If you prepay insurance for a period of time beginning in 2017, you can expense the entire amount this year rather than spreading it between 2017 and 2018, as long as a proper method election is made. This is treated as a tax expense and thus won’t affect your internal financials.

And there’s more …

Here are a few more year-end tax tips to consider:

  • Review your outstanding receivables and write off any receivables you can establish as uncollectible.
  • Pay interest on all shareholder loans to or from the company.
  • Update your corporate record book to record decisions and be better prepared for an audit.

To learn more about how these and other year-end tax strategies may help your business reduce its 2017 tax bill, contact us.

Estate Tax Law

Tax reform and estate planning: What’s on the table

As Congress and President Trump pursue their stated goal of passing sweeping new tax legislation before the end of the year, many taxpayers are wondering how such legislation will affect them. One area of particular interest is estate planning; specifically, the future of gift, estate and generation-skipping transfer (GST) taxes.

Potential estate tax law changes are emerging

Under current law, the combined federal gift and estate tax exemption, and the GST tax exemption, is $5.49 million. The top tax rate for all three taxes is 40%. The annual gift tax exclusion is $14,000. That means you can reduce your taxable estate by making tax-free gifts of up to $14,000 per year to an unlimited number of people without tapping your lifetime gift and estate tax exemption.

The U.S. House version of the Tax Cuts and Jobs Act that passed on November 16 increases the exemptions to $10 million (adjusted annually for inflation) and repeals the estate tax after 2024. It also terminates the GST tax at that time. Under the bill, the annual gift tax exclusion stays in place (at $15,000 for 2018 due to inflation indexing), and after 2024 the gift tax is retained but the rate falls to 35%.

The Senate’s version of the bill (as initially approved by the Senate Finance Committee) would also double the exemption for gift and estate taxes. It doesn’t address the GST tax, though, and makes no mention of repealing the estate tax. The full Senate will be addressing the bill after the Thanksgiving recess.

All eyes are on Congress

With the disparity between the House and Senate approaches to the estate tax, some prognosticators doubt a final reconciled bill will include an estate tax repeal. And it’s worth noting that the tax has been repealed in the past, only to be resurrected when party control subsequently changed hands in Washington.

At this point, the question of whether any tax bill will pass is still up in the air. But we can help you chart the best course to accomplish your estate planning goals under current and future tax provisions.

Tax-Smart Exclusion Gifts

Make the holidays bright for you and your loved ones with annual exclusion gifts

As the holiday season quickly approaches, gift giving will be top of mind. While gifts of electronics, toys and clothes are nice, making tax-free gifts of cash using your annual exclusion is beneficial for both you and your family.
* * *
» Exercise brief
Carry on the passage about year-end tax and estate planning, picking up right after its final sentence.

» Material provided
* * *
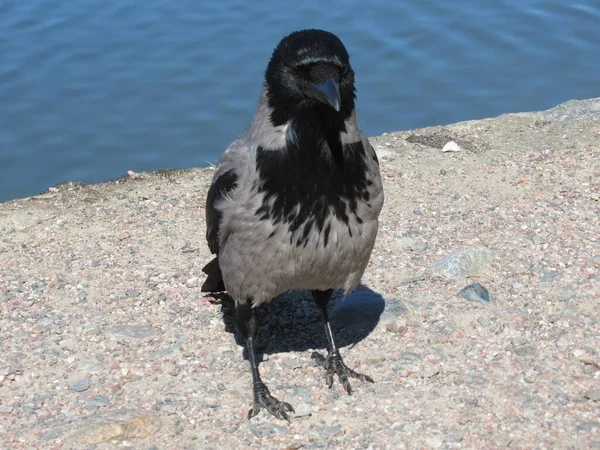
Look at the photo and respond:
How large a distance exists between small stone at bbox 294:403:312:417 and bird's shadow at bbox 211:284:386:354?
661 mm

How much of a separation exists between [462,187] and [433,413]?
3.24 meters

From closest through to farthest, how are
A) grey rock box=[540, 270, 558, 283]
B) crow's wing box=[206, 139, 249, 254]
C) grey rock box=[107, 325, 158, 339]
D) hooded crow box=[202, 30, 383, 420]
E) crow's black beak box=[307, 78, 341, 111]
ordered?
crow's black beak box=[307, 78, 341, 111], hooded crow box=[202, 30, 383, 420], crow's wing box=[206, 139, 249, 254], grey rock box=[107, 325, 158, 339], grey rock box=[540, 270, 558, 283]

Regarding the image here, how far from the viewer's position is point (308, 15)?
44.5 ft

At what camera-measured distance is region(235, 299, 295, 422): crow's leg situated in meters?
4.96

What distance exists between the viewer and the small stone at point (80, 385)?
514 cm

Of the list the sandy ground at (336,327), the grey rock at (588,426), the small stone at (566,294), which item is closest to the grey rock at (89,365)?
the sandy ground at (336,327)

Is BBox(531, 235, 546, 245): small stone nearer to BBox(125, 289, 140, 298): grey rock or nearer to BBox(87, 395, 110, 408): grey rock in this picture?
BBox(125, 289, 140, 298): grey rock

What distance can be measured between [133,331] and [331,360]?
52.2 inches

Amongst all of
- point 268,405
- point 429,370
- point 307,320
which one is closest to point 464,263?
point 307,320

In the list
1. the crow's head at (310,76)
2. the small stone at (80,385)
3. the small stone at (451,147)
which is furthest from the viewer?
the small stone at (451,147)

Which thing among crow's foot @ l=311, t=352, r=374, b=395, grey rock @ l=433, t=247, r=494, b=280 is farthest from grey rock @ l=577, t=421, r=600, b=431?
grey rock @ l=433, t=247, r=494, b=280

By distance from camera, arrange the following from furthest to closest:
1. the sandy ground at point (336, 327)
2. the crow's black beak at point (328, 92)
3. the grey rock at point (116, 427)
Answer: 1. the sandy ground at point (336, 327)
2. the grey rock at point (116, 427)
3. the crow's black beak at point (328, 92)

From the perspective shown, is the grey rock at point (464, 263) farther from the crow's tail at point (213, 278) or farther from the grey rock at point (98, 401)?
the grey rock at point (98, 401)

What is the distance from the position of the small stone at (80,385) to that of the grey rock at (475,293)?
8.15ft
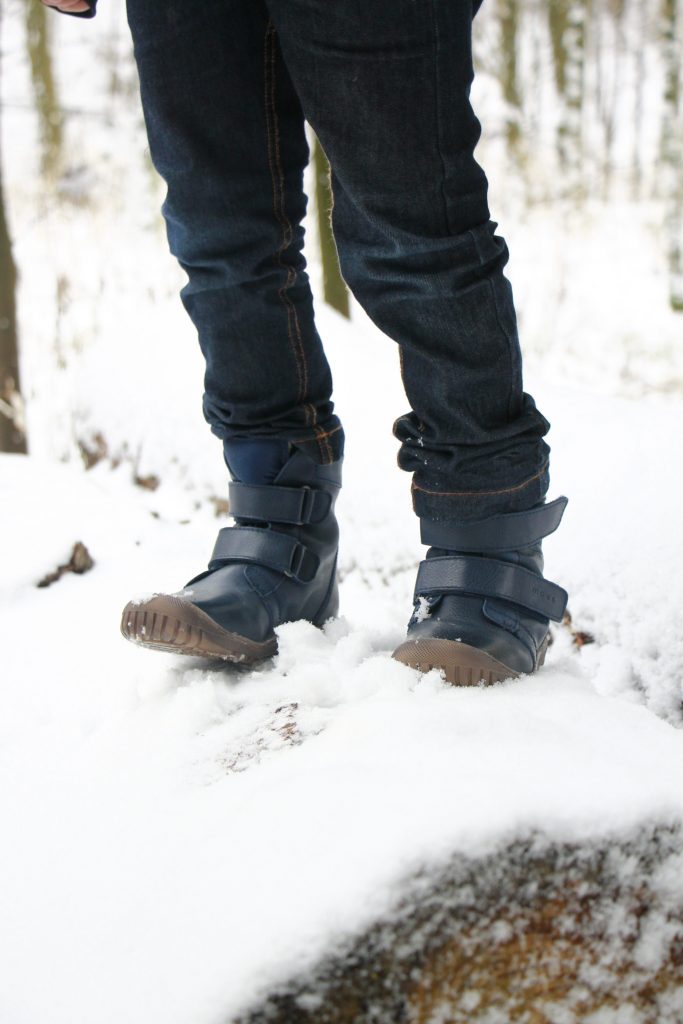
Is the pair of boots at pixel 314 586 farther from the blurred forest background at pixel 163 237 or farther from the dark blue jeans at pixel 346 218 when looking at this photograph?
the blurred forest background at pixel 163 237

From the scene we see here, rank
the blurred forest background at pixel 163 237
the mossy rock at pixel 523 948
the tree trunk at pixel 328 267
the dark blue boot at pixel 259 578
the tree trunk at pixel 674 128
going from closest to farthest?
the mossy rock at pixel 523 948 → the dark blue boot at pixel 259 578 → the blurred forest background at pixel 163 237 → the tree trunk at pixel 328 267 → the tree trunk at pixel 674 128

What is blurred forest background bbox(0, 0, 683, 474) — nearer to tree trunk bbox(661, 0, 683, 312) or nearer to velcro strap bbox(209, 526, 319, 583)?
tree trunk bbox(661, 0, 683, 312)

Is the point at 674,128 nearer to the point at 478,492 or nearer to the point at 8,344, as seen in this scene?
the point at 8,344

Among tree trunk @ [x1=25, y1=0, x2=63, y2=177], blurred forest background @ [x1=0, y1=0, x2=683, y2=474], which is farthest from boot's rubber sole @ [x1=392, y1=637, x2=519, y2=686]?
tree trunk @ [x1=25, y1=0, x2=63, y2=177]

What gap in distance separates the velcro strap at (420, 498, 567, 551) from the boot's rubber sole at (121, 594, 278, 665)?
0.29 metres

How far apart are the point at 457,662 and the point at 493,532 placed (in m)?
0.17

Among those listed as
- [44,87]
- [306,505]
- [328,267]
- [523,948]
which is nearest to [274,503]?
[306,505]

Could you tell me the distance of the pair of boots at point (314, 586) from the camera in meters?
0.96

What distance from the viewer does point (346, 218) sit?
3.26 ft

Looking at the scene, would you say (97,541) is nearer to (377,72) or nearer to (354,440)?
(354,440)

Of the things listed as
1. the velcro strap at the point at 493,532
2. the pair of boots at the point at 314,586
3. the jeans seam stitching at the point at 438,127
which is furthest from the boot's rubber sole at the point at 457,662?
the jeans seam stitching at the point at 438,127

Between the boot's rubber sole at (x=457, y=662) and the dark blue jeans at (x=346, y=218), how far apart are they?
0.55 feet

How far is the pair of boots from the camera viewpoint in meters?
0.96

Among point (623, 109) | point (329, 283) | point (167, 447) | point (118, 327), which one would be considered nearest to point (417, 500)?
point (167, 447)
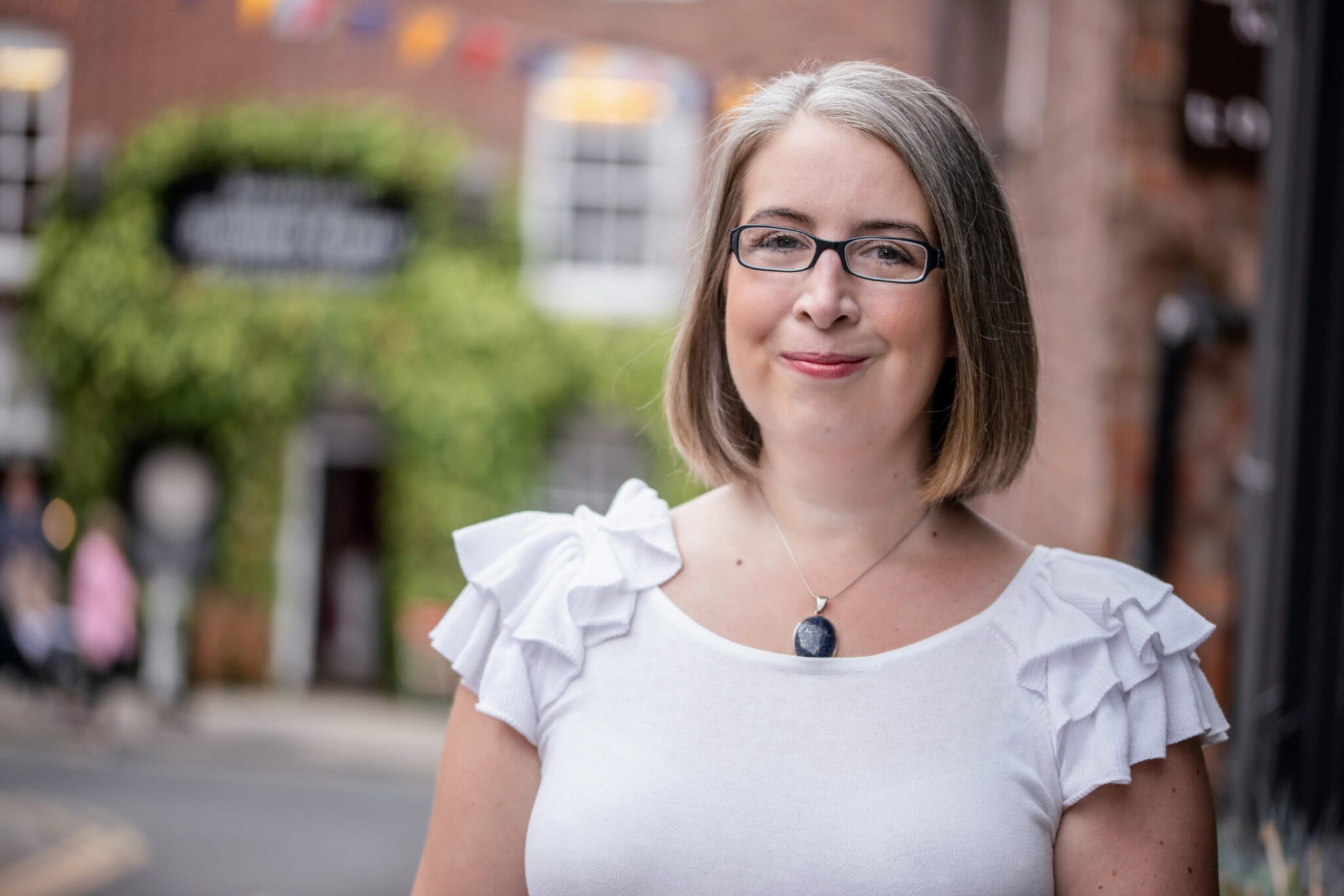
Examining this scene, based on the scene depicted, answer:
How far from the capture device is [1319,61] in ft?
7.91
* * *
» Output for this task
Even in a potentially changing estate tax environment, making annual exclusion gifts before year end can still benefit your estate plan.

Understanding the annual exclusion

The 2017 gift tax annual exclusion allows you to give up to $14,000 per recipient tax-free without using up any of your $5.49 million lifetime gift tax exemption. If you and your spouse “split” the gift, you can give $28,000 per recipient. The gifts are also generally excluded from the generation-skipping transfer tax, which typically applies to transfers to grandchildren and others more than one generation below you.

The gifted assets are removed from your taxable estate, which can be especially advantageous if you expect them to appreciate. That’s because the future appreciation can also avoid gift and estate taxes.

Making gifts in 2017 and beyond

Be aware that time is running out to make annual exclusion gifts this year: December 31 is the deadline. It’s also important to know that next year the exclusion amount increases for the first time since 2013, to $15,000 ($30,000 for split gifts). And the inflation-adjusted gift and estate tax exemption is currently scheduled to increase to $5.6 million in 2018.

It’s also important to keep an eye on Congress. With both the U.S. House of Representatives and U.S. Senate now having released their tax reform bills, more details regarding the potential future of the estate tax have emerged. But what, if any, estate tax law changes are ultimately passed remains to be seen. Even if the estate tax is repealed, it likely won’t be permanent. And current proposals retain the gift tax. So making 2017 annual exclusion gifts can still be a tax-smart move.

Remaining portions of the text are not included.